You can see the two planetary bodies together in one image below from Ari Koutsouradis in Maryland, but the Remanzacco Observatory team obtained images of Comet ISON as it passed by Mars using the 2 meter Liverpool Telescope. This main image above consists of a stack of 20 exposures, 11 seconds each.
Ernesto Guido, Nick Howes and new team member Martino Nicolini produced this image, showing a “well developed coma and tail measuring at least 3 arc minutes,” the trio wrote on their website.
This image, directly above, taken early this morning by Ari Koutsouradis in Maryland, shows both Mars and the comet in one image, although it highlights the relative distance between the two. Koutsouradis said via Flickr that the comet was not visible with an eyepiece on the scope, but the image stack did manage to bring it out.
During the observations by the Remanzacco team, they wanted to look to see if they could discern additional jet structures on the comet, which had been reported by other observers. Howes told Universe Today, however, the are still looking at their observations to analyze this.
“There was some debate as to the existence of additional jet structures on the comet,” Howes said via email. “Our data analysis seems to show that some reports of this were possibly spurious, however, our one process does seem to show a possible small jet, which a 2m class instrument would be able to detect. Our analysis is undergoing additional review and peer checking with our collaborators in the USA. The scientific analysis of this comet and its inner coma is ongoing, and being monitored closely.”
Update: Later in the day on October 2nd, The Remanzacco team obtained analysis from their U.S collaboration partners. Using their data from the 2m Liverpool telescope, and after processing by Dr. Nalin Samarasinha of the Planetary Science Institute, they have conclusively confirmed a sunward facing feature on Comet ISON. A dust feature was detected by Nalin and Howes’ team in previous ISON observations —see one of our previous articles for more details — though they are not sure if this and the new jet feature are connected.

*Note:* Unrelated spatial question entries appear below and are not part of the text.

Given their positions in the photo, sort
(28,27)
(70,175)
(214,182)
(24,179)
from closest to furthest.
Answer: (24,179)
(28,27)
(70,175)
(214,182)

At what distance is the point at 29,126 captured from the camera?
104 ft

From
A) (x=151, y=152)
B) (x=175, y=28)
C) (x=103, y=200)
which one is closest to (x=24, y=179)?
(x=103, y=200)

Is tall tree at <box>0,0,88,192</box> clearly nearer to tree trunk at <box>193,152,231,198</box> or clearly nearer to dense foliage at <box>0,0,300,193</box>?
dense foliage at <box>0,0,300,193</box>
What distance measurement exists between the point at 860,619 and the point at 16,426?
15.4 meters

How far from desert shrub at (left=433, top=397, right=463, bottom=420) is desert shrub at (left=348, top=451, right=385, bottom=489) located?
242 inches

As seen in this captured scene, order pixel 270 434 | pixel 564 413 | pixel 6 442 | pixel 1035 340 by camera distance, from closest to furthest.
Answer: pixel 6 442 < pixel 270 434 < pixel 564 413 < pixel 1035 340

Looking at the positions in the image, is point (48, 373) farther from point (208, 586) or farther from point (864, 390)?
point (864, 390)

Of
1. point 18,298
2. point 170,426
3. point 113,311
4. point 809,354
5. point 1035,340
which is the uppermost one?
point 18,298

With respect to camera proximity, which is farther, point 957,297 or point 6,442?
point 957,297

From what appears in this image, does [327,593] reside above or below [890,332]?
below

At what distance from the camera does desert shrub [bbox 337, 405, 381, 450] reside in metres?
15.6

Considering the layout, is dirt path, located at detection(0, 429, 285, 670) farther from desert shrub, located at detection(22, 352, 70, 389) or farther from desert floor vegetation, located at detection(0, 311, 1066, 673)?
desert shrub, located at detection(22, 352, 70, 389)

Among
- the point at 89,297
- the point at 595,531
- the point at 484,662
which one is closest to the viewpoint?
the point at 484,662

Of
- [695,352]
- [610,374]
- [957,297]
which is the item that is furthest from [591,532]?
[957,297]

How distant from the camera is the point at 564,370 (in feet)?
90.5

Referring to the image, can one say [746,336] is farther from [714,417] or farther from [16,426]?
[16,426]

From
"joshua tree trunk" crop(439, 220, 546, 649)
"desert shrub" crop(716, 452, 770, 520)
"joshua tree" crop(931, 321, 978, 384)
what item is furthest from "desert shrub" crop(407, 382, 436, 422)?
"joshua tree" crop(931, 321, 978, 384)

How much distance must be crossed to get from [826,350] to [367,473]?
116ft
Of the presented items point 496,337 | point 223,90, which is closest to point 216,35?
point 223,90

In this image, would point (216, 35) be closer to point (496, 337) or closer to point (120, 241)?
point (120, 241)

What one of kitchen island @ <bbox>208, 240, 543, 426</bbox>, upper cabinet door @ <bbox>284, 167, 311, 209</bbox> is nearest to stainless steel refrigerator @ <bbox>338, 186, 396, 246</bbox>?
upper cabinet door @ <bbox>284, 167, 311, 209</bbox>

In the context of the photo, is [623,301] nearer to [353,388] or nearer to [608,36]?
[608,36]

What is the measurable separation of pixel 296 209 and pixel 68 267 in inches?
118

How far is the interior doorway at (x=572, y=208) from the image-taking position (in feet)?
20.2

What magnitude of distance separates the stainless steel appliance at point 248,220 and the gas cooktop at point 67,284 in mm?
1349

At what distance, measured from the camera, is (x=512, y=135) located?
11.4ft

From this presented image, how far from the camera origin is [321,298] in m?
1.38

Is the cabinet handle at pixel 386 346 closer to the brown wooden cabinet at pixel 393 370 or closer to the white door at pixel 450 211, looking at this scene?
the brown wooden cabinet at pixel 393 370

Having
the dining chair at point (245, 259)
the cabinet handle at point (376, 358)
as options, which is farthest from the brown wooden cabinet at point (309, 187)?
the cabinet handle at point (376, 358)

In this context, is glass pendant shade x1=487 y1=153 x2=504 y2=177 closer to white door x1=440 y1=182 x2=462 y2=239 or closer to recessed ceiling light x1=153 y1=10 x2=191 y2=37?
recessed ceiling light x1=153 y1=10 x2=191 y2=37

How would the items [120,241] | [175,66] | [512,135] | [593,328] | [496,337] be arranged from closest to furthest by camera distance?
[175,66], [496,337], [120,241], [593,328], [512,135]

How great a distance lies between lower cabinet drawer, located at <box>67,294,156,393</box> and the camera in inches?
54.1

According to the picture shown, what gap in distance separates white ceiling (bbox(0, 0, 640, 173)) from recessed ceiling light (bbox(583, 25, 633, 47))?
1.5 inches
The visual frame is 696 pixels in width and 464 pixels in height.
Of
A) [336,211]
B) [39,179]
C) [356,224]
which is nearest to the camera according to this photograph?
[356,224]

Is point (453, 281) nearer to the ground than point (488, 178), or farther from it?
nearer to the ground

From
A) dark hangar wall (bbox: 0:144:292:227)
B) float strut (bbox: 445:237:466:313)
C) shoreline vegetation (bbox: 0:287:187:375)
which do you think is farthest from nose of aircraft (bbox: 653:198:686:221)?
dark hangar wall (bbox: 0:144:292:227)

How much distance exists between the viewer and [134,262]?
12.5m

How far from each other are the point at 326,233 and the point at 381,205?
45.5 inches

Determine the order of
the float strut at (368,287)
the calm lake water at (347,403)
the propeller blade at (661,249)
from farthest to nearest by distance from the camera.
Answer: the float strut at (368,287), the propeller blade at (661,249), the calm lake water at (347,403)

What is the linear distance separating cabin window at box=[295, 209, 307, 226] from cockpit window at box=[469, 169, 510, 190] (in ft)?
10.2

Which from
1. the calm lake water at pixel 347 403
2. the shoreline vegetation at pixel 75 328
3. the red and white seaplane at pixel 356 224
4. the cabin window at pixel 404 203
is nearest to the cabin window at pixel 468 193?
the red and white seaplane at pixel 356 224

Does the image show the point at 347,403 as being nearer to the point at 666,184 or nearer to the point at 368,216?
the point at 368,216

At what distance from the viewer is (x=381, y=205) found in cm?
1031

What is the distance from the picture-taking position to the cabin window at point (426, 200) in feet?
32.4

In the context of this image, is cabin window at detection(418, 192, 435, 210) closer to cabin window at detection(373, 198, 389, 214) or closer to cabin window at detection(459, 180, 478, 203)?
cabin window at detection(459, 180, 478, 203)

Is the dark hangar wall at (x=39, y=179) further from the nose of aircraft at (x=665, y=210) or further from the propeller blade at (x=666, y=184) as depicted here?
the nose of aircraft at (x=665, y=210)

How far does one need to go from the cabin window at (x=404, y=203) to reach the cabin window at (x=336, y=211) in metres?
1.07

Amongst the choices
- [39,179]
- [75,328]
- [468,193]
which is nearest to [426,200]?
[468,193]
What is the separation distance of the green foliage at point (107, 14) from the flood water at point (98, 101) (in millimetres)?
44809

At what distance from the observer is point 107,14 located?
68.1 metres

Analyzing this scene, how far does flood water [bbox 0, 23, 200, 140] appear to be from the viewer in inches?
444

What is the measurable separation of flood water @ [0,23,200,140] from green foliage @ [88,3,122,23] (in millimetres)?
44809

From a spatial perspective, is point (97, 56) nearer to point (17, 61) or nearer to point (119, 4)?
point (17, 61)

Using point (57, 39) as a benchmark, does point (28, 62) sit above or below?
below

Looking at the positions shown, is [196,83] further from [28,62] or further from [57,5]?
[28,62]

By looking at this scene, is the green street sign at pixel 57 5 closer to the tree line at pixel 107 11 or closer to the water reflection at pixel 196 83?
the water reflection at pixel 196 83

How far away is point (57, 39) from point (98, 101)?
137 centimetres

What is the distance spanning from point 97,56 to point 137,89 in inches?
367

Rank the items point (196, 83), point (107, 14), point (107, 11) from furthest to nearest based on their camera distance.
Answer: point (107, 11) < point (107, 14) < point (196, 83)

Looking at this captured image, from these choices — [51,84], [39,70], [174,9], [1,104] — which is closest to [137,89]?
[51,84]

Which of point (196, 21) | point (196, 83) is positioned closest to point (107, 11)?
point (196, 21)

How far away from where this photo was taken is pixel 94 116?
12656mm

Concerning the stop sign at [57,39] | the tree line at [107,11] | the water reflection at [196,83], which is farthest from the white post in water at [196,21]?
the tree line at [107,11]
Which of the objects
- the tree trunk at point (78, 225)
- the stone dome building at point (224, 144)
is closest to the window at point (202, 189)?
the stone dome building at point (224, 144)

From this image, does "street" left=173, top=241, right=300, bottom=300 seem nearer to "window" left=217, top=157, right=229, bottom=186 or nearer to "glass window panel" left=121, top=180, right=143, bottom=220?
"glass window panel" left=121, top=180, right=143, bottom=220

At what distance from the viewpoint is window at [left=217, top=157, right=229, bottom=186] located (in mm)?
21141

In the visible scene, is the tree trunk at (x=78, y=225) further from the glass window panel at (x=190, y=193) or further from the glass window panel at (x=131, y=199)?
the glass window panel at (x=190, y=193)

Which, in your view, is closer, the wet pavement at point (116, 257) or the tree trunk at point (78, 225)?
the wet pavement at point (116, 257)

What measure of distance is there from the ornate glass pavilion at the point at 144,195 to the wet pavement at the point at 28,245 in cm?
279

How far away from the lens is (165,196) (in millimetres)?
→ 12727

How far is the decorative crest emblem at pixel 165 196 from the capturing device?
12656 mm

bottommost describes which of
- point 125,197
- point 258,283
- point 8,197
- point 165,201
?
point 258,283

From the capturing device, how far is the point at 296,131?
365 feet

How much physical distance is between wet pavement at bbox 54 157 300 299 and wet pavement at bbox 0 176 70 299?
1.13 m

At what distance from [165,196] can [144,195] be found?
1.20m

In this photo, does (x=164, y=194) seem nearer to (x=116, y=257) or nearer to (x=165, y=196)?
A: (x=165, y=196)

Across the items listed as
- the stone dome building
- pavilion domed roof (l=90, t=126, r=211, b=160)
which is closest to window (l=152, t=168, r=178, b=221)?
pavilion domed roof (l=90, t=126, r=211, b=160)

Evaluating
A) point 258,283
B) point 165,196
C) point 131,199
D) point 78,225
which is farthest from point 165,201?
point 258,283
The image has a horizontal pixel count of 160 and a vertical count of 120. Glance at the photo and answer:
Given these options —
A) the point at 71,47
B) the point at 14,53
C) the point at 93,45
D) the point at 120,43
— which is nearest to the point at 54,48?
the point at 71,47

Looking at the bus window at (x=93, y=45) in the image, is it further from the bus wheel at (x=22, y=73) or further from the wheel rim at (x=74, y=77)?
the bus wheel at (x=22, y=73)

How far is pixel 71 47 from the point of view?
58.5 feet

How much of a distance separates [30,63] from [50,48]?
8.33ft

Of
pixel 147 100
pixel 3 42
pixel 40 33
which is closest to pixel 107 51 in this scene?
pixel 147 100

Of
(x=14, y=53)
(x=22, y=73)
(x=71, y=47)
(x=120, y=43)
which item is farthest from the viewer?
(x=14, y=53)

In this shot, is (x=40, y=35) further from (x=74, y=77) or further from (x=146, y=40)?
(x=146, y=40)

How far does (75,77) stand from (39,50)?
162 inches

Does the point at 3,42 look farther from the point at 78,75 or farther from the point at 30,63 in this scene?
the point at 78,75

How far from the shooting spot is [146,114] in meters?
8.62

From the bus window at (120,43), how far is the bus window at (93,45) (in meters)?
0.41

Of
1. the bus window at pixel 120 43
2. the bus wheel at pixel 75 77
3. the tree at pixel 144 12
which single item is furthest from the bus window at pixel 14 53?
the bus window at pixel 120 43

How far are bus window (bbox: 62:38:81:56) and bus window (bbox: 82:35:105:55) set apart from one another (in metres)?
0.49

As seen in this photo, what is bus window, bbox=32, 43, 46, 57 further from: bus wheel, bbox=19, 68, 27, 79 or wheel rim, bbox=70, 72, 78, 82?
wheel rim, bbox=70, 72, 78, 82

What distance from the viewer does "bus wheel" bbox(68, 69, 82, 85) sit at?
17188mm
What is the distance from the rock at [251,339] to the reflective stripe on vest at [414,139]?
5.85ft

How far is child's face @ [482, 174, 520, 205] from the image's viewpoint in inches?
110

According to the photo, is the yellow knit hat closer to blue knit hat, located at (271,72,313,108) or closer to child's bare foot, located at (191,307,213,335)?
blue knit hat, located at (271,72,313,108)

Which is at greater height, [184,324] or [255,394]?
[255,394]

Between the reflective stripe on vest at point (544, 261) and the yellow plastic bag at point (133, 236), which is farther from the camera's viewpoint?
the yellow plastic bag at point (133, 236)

Using Samarasinha’s own modeling and processing algorithms, the PSI team validated the processing performed by the Remanzacco team which showed a small, but discernible forward-facing feature on the comet. Dr. Samarasinha, a world leading cometary scientist, believes this to be a real feature and not the result of processing artifacts, given the very good signal-to-noise of the data.
“As we said earlier, we suspected one of the processing routines we used showed a real feature, but wanted to be 100% sure with a peer review and further analysis,” said Guido, “and the PSI team has independently shown this.
Here is Dr. Samarasinha’s image processing, using his own division by azimuthal average process to the left, and the Remanzacco team’s MCM (median coma model) process image to the right. The pixel scale is 0.3″/pixel:
Howes added that their team will continue to monitor ISON as it approaches perihelion (closest approach to the Sun) on November 28.
“Our team has an ongoing programme of observations with a range of telescopes around the world,” he said, “including the iTelescope Network, the LT on La Palma and also with schools on the Faulkes Telescope, in support of two U.S observatory teams. The LT and iTelescope network is currently well placed to take these early observations as the comet approaches perihelion.”
If the comet survives its close pass by the Sun, it will pass closest to Earth on December 26, about 64 million km (40 million miles) away.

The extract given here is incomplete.